Vivre la nature dans une technologie envahissante

Par Isabelle Fasnacht

Arborescence programmée / Mise en scène Muriel Imbach / Théâtre de Vidy Hors-les-murs / La Grange-UNIL (Vortex) / du 16 au 20 mars 2022 / Plus d’infos.

© Philippe Weissbrodt

Le spectacle de Muriel Imbach, à l’origine conçu pour se dérouler en classe mais proposé ici au grand public, parvient à donner la parole à une intelligence artificielle, une fougère et un humain (Fred Ozier) à l’aide d’un dispositif principalement sonore. Un casque connecté est remis à chaque spectateur·rice, dans lequel seront diffusées les voix des trois personnages et des sons d’ambiance très immersifs. Les personnages, pas tous égaux, se révéleront parfois ennemis, parfois alliés et lanceront sans réellement se mouiller, assez discrètement, un débat sur notre rapport à la nature.

Le casque rabattu sur les oreilles, c’est parti, finie la discussion avec son voisin et bienvenue dans une expérience scientifique menée par REMI (Réseau d’Enseignement Méga Intelligent), une voix désincarnée typiquement « Intelligence artificielle de science-fiction » – avec un petit côté GLaDOS de la série vidéoludique Portal, mais en version bienveillante. REMI est effarée (autant que son programme lui permette de l’être) devant les connaissances bien imparfaites de son Groupe de Contrôle n° 1 (à savoir, l’assemblée) et entreprend de les compléter. Elle fait appel pour cela à une fougère, fraîchement récupérée dans la forêt de Dorigny et apportée par un livreur humain. Cet humain, Fred, se révèle presque aussi incompétent que bon vivant, mais il est honnête et ne peut s’empêcher de corriger l’IA lorsqu’elle tente de décrire une forêt sans jamais en avoir vu une. L’IA laisse faire – c’est un processus d’apprentissage acceptable, après tout – et Fred déclame sa vision de la nature, faite de sons, de sensations, de vécu… avant que la fougère ne l’interrompe à son tour. Vous ne saviez pas que les fougères parlent ?

La fougère a tôt fait de recadrer Fred, d’un ton bien dédaigneux dont elle ne se départira pas de toute la soirée. Ensemble, ils établissent une sorte de relation, jamais très adéquate, toujours un peu instable. La compréhension semble difficile pour ces deux êtres qui partagent pourtant 30% de leur ADN. Fred interroge, toujours aussi involontairement, l’anthropocentrisme qui transparaît dans chacune de ses phrases et dont la fougère s’offusque souvent.

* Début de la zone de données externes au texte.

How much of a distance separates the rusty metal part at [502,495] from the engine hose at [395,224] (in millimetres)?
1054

Moins bavarde, cette dernière offre parfois un aperçu de ses sensations de plante, mais toujours par petites touches, laissant entrevoir un univers aussi inconnu pour nous, humains, que le sont nos sentiments et nos sens pour REMI qui n’en possède pas. REMI est d’ailleurs régulièrement ignorée ou même repoussée lorsqu’elle tente de participer en apportant des définitions ou des explications scientifiques. S’il est vrai que la technologie n’a peut-être qu’une position passive dans le débat en cours, il est dommage de mettre autant de côté la trame narrative de « l’expérience sur le public » qui semble alors un peu artificielle. Le public réalise de ce fait qu’il n’a pas réellement d’impact sur le spectacle et retourne ainsi au statut de simple spectateur.

On pourrait reprocher à ce spectacle un discours relativement confus, un grand nombre d’idées qui ne sont parfois qu’esquissées et même un humour trop ciblé sur une certaine tranche d’âge, mais ces choix se justifient par le contexte initial de création. Lorsque le spectacle a lieu en classe, il est en effet suivi d’une discussion entre les élèves et l’équipe artistique. Il s’inscrit alors entièrement dans l’optique de réflexion sur l’anthropocène que mène le Théâtre de Vidy depuis quelques saisons. Dans sa fonction d’ouverture de débats en classe, le format de cette pièce est novateur et sans doute extrêmement efficace. Comme représentation publique en salle, elle s’adresse à un relativement jeune public et se finit un peu abruptement, laissant le public face à une constellation de sons et d’images mentales fugaces qu’il devra ensuite démêler.